InterviewRemsecker bei schwuler Datingshow „Prince Charming“ So traurig war das Coming-Out des Kandidaten Alexander Gutbrod

Von Sabrina Höbel 

Am Mittwoch startet Deutschlands erste schwule Datingshow „Prince Charming“. Alexander Gutbrod aus Remseck ist als Kandidat mit dabei. Bis zu seinem Coming-out war es ein langer Weg, denn Gutbrod wuchs unter Zeugen Jehovas auf und war auch schon mit einer Frau verheiratet.

Alexander Gutbrod aus Remseck am Neckar outete sich mit 28 Jahren. Zehn Jahre später ist er Kandidat bei „Prince Charming“. Foto: TVNow 5 Bilder
Alexander Gutbrod aus Remseck am Neckar outete sich mit 28 Jahren.
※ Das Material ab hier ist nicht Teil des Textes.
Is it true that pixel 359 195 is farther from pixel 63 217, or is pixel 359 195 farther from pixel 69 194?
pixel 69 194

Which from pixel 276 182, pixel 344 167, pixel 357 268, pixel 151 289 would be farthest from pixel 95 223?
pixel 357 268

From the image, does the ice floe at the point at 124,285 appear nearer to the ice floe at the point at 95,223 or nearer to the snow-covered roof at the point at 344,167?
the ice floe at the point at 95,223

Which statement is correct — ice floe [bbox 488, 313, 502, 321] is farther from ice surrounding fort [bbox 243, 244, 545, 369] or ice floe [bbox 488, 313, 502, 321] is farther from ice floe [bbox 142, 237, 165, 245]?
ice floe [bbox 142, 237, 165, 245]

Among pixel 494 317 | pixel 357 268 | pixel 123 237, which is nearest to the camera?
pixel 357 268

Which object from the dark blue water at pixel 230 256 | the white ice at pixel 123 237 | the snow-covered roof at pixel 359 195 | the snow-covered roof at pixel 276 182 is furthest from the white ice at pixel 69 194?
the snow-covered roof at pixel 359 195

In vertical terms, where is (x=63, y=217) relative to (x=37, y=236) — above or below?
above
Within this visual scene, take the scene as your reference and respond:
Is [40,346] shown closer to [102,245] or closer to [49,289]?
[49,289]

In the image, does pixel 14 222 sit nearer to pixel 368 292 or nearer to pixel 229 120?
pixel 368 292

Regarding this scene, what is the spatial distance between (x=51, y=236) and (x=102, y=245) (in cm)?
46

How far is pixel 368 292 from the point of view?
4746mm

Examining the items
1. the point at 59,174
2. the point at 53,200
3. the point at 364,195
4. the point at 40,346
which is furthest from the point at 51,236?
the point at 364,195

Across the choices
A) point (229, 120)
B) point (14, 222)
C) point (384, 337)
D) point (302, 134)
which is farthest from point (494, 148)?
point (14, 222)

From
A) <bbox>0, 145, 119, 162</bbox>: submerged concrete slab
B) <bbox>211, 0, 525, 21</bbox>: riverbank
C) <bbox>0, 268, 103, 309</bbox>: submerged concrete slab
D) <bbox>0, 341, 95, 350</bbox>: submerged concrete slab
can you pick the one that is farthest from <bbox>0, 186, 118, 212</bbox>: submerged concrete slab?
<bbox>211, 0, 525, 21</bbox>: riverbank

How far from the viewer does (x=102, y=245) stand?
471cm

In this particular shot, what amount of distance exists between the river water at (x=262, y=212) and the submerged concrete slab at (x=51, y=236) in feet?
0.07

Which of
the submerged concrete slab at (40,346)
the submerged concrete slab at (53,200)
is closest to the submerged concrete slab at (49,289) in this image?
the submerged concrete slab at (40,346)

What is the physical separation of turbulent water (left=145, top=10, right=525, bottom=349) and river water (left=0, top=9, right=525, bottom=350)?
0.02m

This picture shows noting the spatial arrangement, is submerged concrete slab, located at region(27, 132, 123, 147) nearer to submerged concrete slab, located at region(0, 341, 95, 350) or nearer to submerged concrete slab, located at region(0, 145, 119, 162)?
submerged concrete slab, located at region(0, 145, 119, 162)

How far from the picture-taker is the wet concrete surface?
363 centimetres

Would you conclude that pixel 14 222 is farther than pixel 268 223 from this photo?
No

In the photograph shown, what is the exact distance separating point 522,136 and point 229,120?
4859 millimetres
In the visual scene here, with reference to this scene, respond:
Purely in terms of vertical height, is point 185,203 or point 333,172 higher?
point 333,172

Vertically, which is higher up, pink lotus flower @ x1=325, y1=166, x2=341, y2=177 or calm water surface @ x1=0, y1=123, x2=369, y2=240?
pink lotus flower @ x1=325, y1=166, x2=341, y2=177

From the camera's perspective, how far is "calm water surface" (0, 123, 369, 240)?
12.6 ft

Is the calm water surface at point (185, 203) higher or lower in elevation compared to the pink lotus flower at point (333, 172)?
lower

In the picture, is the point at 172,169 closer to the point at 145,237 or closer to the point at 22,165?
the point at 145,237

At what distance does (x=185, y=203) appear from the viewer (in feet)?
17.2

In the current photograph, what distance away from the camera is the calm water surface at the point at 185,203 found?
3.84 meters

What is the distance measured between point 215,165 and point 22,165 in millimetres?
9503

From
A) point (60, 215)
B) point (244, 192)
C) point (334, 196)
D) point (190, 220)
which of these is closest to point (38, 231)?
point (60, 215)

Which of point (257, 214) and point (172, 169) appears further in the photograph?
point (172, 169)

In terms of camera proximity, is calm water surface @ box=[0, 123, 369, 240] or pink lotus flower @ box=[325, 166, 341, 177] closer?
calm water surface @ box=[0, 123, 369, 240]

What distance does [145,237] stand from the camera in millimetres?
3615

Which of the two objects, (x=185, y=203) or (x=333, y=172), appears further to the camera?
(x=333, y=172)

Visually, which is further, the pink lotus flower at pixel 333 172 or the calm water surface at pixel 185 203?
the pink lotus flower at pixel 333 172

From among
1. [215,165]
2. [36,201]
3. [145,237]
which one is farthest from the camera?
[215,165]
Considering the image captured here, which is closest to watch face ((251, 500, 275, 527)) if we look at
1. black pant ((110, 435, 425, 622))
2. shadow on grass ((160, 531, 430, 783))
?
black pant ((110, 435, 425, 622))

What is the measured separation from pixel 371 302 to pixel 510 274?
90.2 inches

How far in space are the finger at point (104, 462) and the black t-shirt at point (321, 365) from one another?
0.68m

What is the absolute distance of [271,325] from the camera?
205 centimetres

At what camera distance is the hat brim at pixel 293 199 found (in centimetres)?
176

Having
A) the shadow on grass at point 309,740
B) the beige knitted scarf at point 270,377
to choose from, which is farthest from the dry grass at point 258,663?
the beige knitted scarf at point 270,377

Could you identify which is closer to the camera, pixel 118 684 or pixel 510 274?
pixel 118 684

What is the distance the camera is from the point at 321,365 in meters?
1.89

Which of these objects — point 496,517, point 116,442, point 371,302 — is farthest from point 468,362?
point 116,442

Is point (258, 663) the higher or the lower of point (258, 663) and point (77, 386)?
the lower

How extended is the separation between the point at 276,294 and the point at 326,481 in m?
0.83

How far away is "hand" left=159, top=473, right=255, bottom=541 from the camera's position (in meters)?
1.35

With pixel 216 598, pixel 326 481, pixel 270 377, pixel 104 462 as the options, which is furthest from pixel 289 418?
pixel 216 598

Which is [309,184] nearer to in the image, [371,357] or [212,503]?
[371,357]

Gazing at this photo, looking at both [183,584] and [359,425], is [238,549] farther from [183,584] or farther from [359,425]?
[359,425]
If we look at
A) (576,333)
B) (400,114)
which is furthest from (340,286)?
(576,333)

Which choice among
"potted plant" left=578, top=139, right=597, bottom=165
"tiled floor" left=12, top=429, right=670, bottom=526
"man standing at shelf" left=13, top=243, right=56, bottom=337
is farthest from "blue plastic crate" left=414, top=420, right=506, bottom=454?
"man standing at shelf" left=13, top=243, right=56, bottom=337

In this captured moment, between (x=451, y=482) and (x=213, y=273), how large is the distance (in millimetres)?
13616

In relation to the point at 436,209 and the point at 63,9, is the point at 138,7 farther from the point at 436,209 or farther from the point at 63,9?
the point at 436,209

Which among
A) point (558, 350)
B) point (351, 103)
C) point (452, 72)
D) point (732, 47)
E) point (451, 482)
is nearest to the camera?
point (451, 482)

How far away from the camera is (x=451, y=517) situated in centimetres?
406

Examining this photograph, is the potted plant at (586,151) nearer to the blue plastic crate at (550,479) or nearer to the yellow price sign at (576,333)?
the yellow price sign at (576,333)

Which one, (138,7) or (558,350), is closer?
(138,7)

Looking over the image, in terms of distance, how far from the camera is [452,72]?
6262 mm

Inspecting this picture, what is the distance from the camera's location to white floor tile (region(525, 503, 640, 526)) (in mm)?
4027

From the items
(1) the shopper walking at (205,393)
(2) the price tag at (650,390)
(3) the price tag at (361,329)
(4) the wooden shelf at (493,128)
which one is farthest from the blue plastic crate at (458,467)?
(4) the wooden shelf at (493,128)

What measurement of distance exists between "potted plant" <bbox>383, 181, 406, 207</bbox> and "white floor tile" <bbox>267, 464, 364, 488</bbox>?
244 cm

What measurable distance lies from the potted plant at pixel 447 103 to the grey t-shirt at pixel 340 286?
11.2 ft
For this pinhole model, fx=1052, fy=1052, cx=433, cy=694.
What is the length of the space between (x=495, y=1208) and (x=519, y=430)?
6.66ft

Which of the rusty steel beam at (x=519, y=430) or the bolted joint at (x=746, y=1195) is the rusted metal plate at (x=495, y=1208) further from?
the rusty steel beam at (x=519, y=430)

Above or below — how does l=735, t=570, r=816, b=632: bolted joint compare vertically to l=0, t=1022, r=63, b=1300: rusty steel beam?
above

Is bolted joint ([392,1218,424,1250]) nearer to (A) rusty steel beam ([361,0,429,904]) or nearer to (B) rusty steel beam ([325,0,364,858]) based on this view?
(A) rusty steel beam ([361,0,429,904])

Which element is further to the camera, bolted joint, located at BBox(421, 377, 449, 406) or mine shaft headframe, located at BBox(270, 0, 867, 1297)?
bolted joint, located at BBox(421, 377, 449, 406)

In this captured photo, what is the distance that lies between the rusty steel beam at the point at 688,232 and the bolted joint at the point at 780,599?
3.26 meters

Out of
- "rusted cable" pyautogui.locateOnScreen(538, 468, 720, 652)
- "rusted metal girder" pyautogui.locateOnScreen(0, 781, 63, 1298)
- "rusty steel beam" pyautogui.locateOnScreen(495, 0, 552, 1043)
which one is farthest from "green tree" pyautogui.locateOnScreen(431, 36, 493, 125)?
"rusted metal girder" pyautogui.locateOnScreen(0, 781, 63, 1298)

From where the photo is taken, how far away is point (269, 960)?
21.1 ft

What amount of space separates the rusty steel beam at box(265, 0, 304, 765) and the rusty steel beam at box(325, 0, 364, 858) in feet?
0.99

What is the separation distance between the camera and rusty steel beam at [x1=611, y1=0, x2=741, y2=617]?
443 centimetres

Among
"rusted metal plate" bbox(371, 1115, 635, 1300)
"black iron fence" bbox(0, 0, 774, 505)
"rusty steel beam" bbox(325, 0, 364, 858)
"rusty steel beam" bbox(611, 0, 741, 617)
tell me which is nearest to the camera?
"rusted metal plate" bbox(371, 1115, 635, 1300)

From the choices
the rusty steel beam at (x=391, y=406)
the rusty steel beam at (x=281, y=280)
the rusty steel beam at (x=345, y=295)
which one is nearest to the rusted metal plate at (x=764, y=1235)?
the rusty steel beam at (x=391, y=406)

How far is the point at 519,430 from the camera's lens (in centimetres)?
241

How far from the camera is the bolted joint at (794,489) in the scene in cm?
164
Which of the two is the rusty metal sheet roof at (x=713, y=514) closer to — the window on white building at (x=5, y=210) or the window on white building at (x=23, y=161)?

Zehn Jahre später ist er Kandidat bei „Prince Charming“. Foto: TVNow

Stuttgart - Die neue Datingshow „Prince Charming“ aus dem Hause RTL klingt zunächst wie ein altbekanntes Format: 20 Männer ziehen in eine Villa in traumhafter Lage und kämpfen darum, als Letzter übrig zu bleiben. Nur werden bei der Kuppelshow Krawatten statt Rosen verteilt und das Ziel der Begierde ist nicht etwa eine Rosendame, sondern Prince Charming Nicolas Puschmann.

Am Mittwoch, 30. Oktober, startet die Show, die auf dem Streamingportal TV Now wöchentlich zu sehen ist. Alexander Gutbrod aus Remseck am Neckar (Kreis Ludwigsburg) ist als Kandidat mit dabei. Um seine Homosexualität so offen wie heute ausleben zu können, nahm der 38-Jährige viel auf sich. Bei der Sendung macht er auch mit, damit andere Jugendliche es später einmal einfacher haben.

Prince Charming ist die erste schwule Datingshow aus Deutschland. Was bedeutet das für die Gay-Community?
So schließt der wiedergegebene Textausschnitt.